━━━ Excerpted data

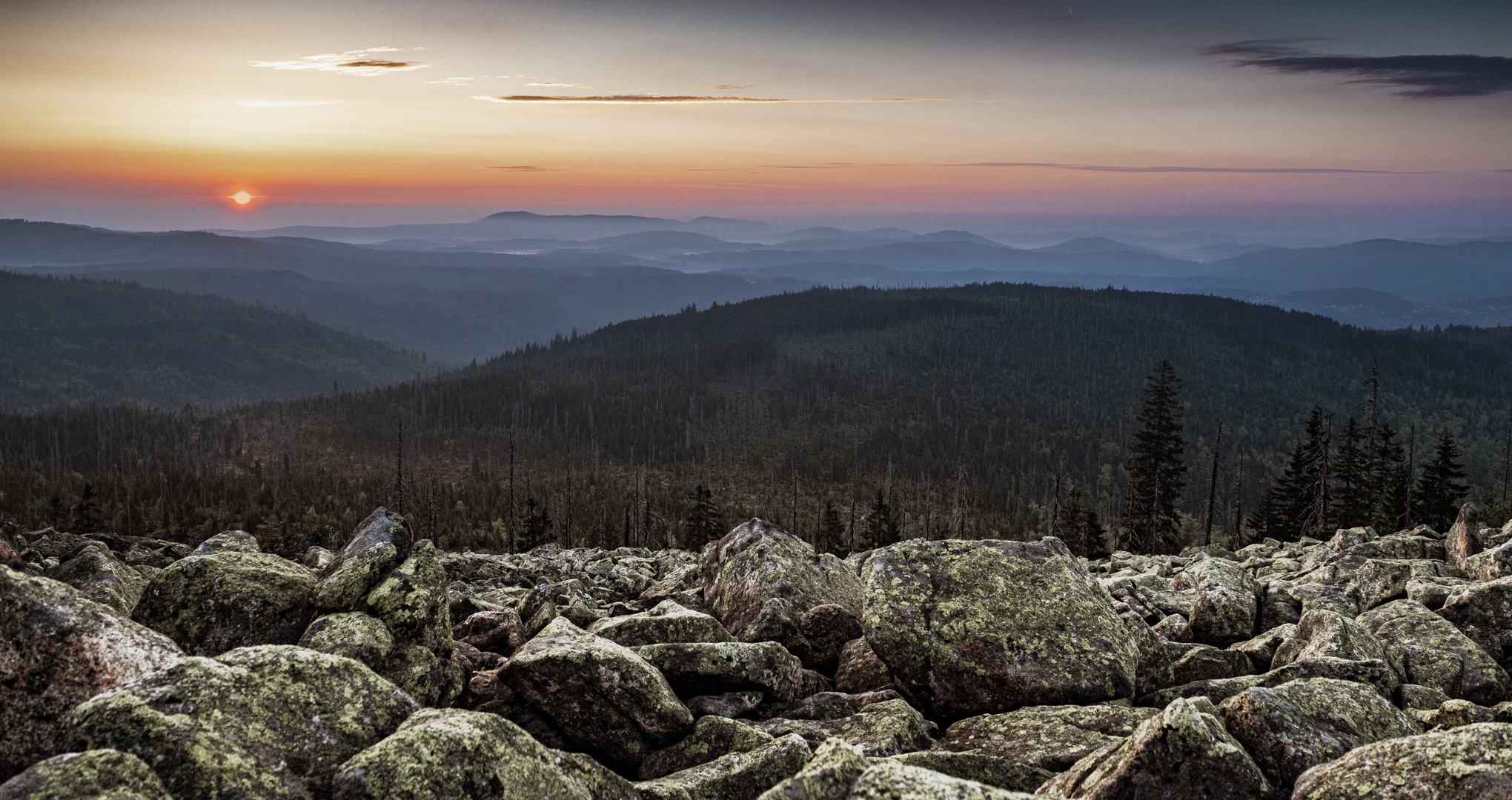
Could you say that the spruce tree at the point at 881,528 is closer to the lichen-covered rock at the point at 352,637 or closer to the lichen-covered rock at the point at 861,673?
the lichen-covered rock at the point at 861,673

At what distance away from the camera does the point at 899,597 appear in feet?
48.6

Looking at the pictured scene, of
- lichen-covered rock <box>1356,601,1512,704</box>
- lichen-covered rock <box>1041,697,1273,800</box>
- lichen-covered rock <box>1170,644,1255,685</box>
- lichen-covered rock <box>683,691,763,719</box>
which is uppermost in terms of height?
lichen-covered rock <box>1041,697,1273,800</box>

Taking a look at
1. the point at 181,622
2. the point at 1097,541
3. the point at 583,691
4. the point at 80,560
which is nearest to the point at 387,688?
the point at 583,691

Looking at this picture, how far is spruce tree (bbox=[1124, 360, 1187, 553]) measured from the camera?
272 feet

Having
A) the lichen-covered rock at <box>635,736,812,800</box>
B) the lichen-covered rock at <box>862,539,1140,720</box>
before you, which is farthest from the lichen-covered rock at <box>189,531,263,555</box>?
the lichen-covered rock at <box>862,539,1140,720</box>

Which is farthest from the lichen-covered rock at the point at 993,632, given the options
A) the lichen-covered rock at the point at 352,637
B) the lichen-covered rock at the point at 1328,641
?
the lichen-covered rock at the point at 352,637

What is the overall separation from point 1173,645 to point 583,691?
1108cm

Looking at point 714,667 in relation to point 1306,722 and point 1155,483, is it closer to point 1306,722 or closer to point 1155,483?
point 1306,722

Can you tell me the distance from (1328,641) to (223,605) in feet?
58.3

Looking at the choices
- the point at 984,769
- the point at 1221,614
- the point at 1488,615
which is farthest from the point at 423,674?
the point at 1488,615

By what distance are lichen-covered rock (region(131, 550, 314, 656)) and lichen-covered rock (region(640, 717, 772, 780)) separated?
6599 millimetres

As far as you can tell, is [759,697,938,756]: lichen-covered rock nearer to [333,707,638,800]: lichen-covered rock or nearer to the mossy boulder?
[333,707,638,800]: lichen-covered rock

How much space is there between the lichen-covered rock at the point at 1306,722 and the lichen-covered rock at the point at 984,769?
243 cm

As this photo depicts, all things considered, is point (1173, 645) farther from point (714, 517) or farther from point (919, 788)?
point (714, 517)
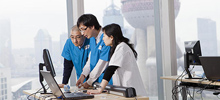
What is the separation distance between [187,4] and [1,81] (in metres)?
2.98

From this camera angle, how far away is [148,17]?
17.1 ft

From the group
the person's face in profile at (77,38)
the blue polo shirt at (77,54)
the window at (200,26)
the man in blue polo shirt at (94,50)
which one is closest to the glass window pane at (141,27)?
the window at (200,26)

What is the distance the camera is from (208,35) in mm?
4848

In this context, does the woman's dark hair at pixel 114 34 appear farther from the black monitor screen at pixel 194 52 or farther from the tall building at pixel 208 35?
the tall building at pixel 208 35

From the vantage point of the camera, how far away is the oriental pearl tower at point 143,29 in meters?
5.14

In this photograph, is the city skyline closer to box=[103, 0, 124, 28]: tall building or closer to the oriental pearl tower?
box=[103, 0, 124, 28]: tall building

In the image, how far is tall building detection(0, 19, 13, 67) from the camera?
4488mm

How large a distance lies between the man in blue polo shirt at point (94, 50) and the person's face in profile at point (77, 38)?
0.10 m

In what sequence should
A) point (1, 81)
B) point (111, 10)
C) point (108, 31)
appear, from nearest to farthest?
point (108, 31), point (1, 81), point (111, 10)

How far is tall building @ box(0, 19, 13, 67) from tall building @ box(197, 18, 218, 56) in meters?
2.81

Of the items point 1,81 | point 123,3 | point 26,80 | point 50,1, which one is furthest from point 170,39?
point 1,81

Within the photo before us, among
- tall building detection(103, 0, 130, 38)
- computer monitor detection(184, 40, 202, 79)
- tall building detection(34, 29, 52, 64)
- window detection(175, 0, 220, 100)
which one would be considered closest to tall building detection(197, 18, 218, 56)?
window detection(175, 0, 220, 100)

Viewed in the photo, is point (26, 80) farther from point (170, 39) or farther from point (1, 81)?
point (170, 39)

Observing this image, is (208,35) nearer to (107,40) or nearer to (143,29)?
(143,29)
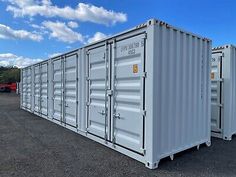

━━━━━━

> [Do this]:
Report each line of the rows above that contains the string "feet", treating uppercase and lowercase as distinct.

> [Task response]:
At what distance away from the camera does the point at 899,597 appear in feet?
272 feet
Can you tell me the distance from (1328,641) to (223,605) in feet?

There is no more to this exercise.